Did you get the 309 and the 100 grant, at the same time?

If so these 'direct to 100' grants are getting faster at under 6 months total.


----------



## scooterbeanz

JandE said:


> Did you get the 309 and the 100 grant, at the same time?
> 
> If so these 'direct to 100' grants are getting faster at under 6 months total.


Yes, directly got the PR. I met someone at the health check that applied early April and got their request for the health check end of May. They theory was that they are trying to assess as many applications as possible before more stringent rules come into effect.


----------



## Sillysal7

So who is still waiting and how long have you been waiting?


----------



## Joe99

hi everyone, 

im just about to apply for my 309 and 100 partner visa so my fiancee can join me in Australia, we are due to be married in Germany this month. 

We have decided to apply overseas instead of in Australia because she will shortly have a reentry ban and cannot get a bridging visa. We are enduring the time apart rather than following longer avenues in Australia. 

We have been together over a year but only have proof of sharing residence and bank accounts since xmas. 

Do you think we will still be granted if we apply straight after the wedding? we have no option of visits on a tourist visa so we will have to meet abroad in my time off work while we wait for processing.

should we apply for medicals and police clearances now to help speed up the process?

any advice would be much appreciated.


----------



## Sillysal7

My fiance has a phone interview booked finally some progress.
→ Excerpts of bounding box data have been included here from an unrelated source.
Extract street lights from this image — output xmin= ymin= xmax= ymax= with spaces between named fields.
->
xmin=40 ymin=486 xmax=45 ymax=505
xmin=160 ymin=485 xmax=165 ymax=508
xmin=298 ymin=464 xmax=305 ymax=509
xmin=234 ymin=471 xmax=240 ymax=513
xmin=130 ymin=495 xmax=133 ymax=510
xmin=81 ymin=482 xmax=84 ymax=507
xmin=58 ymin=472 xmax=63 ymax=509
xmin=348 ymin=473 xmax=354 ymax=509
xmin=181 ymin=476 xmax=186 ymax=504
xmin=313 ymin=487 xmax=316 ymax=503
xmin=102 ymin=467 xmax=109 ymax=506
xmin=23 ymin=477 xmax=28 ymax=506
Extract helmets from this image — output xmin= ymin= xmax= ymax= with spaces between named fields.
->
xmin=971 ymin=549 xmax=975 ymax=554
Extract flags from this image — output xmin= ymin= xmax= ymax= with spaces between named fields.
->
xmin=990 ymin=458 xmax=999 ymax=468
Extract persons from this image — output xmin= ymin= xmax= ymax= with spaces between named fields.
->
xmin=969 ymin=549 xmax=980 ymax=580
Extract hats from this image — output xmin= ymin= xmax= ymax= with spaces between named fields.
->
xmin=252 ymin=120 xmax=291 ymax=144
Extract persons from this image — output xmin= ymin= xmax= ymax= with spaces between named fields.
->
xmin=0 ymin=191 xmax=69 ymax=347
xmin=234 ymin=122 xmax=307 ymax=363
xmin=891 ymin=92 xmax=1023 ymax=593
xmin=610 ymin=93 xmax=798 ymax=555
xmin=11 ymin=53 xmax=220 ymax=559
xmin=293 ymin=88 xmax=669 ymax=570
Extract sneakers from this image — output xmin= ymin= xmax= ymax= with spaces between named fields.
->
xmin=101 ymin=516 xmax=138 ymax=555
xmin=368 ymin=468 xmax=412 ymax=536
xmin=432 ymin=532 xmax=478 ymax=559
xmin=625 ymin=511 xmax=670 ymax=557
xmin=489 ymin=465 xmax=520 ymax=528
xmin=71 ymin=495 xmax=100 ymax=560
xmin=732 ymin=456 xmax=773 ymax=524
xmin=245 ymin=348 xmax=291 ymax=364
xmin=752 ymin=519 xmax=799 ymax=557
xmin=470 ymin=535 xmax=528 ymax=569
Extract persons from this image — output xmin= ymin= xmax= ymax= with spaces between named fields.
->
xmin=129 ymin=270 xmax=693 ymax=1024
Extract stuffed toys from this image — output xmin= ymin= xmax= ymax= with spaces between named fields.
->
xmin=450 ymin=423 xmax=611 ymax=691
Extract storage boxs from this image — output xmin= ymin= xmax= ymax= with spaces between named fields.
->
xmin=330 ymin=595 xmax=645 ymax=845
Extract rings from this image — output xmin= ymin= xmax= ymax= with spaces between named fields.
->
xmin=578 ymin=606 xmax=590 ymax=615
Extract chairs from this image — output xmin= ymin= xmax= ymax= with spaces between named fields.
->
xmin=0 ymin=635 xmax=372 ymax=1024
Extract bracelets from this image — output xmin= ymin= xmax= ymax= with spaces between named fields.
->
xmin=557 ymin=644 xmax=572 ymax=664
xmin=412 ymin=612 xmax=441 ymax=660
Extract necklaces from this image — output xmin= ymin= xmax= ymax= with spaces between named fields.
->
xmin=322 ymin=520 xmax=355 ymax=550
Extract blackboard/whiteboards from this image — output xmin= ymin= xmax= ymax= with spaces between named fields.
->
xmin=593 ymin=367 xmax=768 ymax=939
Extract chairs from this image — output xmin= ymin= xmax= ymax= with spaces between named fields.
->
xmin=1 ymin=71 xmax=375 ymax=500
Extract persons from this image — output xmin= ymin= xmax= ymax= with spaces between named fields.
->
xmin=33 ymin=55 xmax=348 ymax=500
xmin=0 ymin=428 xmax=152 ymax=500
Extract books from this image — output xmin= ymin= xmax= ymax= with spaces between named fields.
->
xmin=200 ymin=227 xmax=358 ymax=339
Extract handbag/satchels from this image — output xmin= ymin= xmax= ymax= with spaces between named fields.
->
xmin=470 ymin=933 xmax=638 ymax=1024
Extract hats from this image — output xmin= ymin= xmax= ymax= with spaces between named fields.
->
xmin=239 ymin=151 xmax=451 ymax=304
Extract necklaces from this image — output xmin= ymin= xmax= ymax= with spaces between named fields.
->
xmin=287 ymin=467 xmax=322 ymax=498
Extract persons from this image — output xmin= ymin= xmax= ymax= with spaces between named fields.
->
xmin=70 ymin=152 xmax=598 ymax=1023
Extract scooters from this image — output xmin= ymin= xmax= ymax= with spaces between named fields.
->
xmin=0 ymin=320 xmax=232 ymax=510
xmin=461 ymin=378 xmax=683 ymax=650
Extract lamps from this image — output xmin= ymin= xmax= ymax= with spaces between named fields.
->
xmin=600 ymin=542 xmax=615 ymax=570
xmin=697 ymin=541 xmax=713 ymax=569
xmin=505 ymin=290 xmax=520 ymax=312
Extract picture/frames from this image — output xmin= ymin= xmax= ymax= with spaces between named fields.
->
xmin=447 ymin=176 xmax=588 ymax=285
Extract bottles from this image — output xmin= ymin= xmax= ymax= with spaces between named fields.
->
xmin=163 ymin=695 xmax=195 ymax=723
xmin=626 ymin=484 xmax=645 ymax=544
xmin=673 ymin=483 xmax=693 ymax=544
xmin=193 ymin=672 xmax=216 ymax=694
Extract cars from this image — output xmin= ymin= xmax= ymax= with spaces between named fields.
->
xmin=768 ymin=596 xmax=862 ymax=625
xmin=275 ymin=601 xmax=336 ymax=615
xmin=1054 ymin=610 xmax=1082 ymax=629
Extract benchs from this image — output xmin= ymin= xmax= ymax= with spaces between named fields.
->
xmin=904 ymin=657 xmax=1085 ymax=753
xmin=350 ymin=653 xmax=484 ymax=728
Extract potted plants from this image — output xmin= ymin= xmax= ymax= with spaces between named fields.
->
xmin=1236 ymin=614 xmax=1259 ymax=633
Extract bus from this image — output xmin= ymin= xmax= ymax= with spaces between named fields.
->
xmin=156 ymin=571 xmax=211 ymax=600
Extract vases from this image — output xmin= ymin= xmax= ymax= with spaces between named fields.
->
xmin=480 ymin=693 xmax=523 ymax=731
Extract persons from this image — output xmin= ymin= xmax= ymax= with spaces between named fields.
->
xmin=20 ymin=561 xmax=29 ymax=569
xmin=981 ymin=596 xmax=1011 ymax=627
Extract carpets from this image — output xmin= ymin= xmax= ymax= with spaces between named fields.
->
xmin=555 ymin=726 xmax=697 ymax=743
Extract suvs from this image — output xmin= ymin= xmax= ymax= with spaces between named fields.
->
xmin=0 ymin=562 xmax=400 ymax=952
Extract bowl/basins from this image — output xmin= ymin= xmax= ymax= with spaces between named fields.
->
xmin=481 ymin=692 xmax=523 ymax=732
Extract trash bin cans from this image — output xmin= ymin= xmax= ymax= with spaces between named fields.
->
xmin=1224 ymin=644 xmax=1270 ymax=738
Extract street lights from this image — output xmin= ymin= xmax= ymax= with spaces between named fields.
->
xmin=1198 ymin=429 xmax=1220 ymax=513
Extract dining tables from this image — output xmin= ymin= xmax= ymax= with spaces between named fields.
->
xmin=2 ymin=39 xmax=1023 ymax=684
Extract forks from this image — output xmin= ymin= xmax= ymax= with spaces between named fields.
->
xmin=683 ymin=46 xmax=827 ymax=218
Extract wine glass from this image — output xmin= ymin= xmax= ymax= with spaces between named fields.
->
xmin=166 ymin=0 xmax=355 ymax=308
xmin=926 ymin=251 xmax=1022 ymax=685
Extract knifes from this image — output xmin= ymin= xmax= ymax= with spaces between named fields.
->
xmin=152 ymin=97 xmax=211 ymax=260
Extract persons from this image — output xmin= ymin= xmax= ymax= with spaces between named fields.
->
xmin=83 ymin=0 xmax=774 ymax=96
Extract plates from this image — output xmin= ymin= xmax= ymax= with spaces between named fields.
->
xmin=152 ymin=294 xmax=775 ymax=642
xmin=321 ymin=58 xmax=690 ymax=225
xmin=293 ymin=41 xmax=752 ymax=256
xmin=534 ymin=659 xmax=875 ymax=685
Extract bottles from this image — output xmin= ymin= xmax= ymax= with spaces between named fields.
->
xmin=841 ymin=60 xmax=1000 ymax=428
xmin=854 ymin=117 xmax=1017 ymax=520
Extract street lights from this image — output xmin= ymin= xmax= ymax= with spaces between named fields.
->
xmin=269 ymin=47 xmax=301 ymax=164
Has anyone elses partner dome an interview with the berlin office


----------



## Sillysal7

Any new approvals?


----------



## greis

Sillysal7 said:


> Any new approvals?


Not yet! I applied for PMV in december 2018☺&#128170;


----------



## Sillysal7

Has anyone done interviews?


----------



## Sillysal7

Apporoved woot. Thank you all for ur help


----------



## LindaLogisch

Hi everyone, 
Any recent grants or updates from Berlin office?

I applied August 2019
Front loaded except Medical
Medical done November 2019


----------



## Doolz

LindaLogisch said:


> Hi everyone,
> Any recent grants or updates from Berlin office?
> 
> I applied August 2019
> Front loaded except Medical
> Medical done November 2019


I've been checking a bunch of the forums and Facebook groups and I've heard zilch about the Berlin office since the middle of the year. It looks like there was a made rush with decisions before June 30th and nothing since 

We applied online in May from Sweden with a front-loaded application (so assuming it'll be handled in the Berlin office) and it's rather disheartening to hear no other users news from the Berlin office.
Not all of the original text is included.